80 employés travaillent pour l’organisation non gouvernementale américaine Belko implantée à Bogota, en Colombie. Un jour, les portes de l’établissement se ferment soudainement et l’entreprise se retrouve hermétiquement close. Une voix par haut-parleur ordonne au personnel enfermé à l’intérieur de s’entretuer, sous peine de mort. En effet, un implant greffé dans leur tête risque d’exploser à tout moment. Les employés vont alors devoir s’affronter et découvrir l’essence de leur nature. Un terrible huis clos commence.


Avis de Cherycok :
Ce n’est un secret pour personne, le Battle Royale de Kinji Fukasaku en a influencé plus d’un. Les huis-clos virant au jeu de massacre sont désormais réguliers. On pourra par exemple citer The Killing Room (2009), Would You Rather (2012), Circle (2015), et même des plus connus comme la série des Hunger Games ou des Maze Runner (Le Labyrinthe en français). The Belko Experiment fait également partie de cette catégorie de films sauf que, contrairement aux deux derniers cités de la courte liste ci-dessus, il va s’adresser à un public plus adulte de par son côté ultra violent, voire carrément gore. Mais difficile aujourd’hui de pondre quelque chose d’original dans un genre essentiellement là pour montrer que l’homme est un loup pour l’homme dès que les règles sociales auxquelles il a l’habitude de se plier ne sont plus. Alors pour sortir du lot, il faut faire preuve d’une grande efficacité, et sur ce point-là, le film réussit son pari. The Belko Experiment est un huis-clos anxiogène bien sympathique, un plaisir transgressif malgré un côté pas très subtil.

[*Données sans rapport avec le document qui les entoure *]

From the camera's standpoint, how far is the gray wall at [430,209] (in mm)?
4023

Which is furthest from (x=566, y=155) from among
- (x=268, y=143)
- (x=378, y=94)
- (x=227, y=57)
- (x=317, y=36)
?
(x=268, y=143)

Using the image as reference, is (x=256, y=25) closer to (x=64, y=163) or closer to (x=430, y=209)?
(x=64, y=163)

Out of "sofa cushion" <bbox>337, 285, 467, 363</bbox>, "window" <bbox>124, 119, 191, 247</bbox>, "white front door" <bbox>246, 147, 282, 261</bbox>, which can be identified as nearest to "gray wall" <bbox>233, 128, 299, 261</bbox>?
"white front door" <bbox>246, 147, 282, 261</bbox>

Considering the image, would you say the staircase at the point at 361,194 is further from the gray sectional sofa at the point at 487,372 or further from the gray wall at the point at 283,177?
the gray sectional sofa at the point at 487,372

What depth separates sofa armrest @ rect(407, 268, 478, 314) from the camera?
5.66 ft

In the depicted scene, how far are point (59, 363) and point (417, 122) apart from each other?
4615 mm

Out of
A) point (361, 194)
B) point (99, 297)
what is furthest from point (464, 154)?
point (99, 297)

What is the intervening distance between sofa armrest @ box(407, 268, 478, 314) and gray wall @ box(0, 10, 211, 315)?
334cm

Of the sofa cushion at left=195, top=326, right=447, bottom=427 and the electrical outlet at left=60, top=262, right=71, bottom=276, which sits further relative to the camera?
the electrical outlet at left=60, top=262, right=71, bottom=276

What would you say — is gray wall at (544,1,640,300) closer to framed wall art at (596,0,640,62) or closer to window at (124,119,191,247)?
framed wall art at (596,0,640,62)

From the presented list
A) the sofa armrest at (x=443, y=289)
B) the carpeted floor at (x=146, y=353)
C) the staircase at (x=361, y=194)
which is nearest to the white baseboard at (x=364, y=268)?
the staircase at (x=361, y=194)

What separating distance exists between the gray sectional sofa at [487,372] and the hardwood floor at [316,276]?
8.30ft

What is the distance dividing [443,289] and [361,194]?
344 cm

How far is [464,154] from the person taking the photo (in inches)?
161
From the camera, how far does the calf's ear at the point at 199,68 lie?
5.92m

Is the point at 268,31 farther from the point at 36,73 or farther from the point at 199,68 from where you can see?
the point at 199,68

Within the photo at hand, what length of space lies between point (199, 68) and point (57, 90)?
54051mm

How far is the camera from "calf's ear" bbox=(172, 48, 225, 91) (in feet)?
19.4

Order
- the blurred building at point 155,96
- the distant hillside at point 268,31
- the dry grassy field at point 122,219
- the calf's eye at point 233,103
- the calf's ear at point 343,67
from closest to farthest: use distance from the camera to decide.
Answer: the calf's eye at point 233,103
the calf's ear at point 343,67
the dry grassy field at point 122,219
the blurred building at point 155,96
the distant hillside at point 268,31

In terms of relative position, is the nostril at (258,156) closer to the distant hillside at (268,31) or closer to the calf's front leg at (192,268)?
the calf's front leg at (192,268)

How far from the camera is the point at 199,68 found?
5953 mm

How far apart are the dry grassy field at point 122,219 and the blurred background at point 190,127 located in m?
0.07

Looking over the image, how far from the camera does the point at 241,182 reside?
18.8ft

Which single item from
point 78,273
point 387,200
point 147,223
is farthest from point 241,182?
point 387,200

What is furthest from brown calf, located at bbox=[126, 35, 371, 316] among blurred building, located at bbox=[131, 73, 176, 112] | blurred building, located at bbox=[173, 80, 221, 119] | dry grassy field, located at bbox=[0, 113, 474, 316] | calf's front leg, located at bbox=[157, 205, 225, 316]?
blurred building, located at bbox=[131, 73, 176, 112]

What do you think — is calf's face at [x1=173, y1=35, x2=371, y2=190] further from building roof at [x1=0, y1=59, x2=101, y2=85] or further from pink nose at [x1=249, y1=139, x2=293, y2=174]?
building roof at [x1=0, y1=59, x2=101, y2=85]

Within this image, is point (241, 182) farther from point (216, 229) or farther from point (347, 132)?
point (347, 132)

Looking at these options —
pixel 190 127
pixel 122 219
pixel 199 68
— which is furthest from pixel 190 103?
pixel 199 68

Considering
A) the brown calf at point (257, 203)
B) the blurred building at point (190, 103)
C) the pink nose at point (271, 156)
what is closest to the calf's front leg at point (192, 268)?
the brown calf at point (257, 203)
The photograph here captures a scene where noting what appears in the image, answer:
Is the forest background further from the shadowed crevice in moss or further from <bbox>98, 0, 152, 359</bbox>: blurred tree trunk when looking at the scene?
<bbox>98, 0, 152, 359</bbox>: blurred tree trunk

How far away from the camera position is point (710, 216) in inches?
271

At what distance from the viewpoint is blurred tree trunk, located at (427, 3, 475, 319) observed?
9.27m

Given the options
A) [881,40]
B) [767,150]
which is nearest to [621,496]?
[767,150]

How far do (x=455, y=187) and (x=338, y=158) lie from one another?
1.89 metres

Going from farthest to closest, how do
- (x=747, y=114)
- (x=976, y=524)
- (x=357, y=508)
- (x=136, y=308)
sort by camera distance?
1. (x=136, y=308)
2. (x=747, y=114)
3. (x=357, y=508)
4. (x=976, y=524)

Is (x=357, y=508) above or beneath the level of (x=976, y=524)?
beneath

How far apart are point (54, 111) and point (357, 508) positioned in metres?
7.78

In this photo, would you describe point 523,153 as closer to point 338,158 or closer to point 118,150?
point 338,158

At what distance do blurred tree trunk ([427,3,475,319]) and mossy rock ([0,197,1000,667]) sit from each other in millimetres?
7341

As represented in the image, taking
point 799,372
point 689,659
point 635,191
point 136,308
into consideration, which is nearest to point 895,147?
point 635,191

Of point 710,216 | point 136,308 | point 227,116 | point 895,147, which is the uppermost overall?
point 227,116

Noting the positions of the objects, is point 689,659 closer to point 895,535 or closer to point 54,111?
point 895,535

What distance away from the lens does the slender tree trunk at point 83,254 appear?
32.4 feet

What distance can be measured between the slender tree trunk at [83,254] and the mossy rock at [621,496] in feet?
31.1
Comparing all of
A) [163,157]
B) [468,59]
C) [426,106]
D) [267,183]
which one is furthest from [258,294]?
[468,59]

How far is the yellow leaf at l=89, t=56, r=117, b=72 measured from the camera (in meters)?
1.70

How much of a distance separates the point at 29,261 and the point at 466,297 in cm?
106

The Belko Experiment a été mis en chantier il y a plusieurs années puisque James Gunn en écrit le scénario en 2010. Mais le projet est mis sur la touche pour cause de soucis personnels du réalisateur (divorce compliqué) qui préfère se pencher sur son Super (2010), plus rapide à tourner que The Belko Experiment qui se déroule en Colombie. Le projet passe à la trappe jusqu’à ce que MGM décide de le déterrer en 2015. Mais James Gunn étant sur le projet Les Gardiens de la Galaxie 2, la réalisation est confiée à Greg McLean (Solitaire, Wolf Creek 1 et 2) pour un budget de 5 millions de dollars. Un réalisateur parfois décrié mais ayant en l’espace de quelques bobines prouvé ses talents de metteur en scène et son amour pour les films coups de poing.
Pour l’épauler dans cette petite entreprise, pas de grosses têtes d’affiches mais pourtant un casting solide composé de ces acteurs qui, lorsqu’on les voit, nous mettent immédiatement cette interrogation « Je le connais lui, dans quoi d’autre il joue déjà ? ». On retrouve par exemple John Gallagher Jr, vu dans le récent 10 Cloverfield Lane ou la série The Newsroom, le charismatique Tony Goldwyn (Divergente, L’Affaire Pelican, Ghost) ou encore John C. McGinley (Seven, Platoon, Point Break). À noter également la présence de deux acteurs fétiches de James Gunn ayant chacun joué dans plusieurs de ses films, à savoir Sean Gunn (Les Gardiens de la Galaxie 1 et 2, Tromeo et Juliette, Super), son frère, et Michael Rooker (Les Gardiens de la Galaxie 1 et 2, The Walking Dead). Le casting est d’ailleurs dans son ensemble très bon, aussi bien les rôles principaux que tous les secondaires, mais ils incarnent malheureusement très souvent des personnages caricaturaux, jamais ambigus. A noter pour les trentenaires, la présence de Abraham Benrubi, le fameux Kubiac de la série Parker Lewis ne Perd Jamais.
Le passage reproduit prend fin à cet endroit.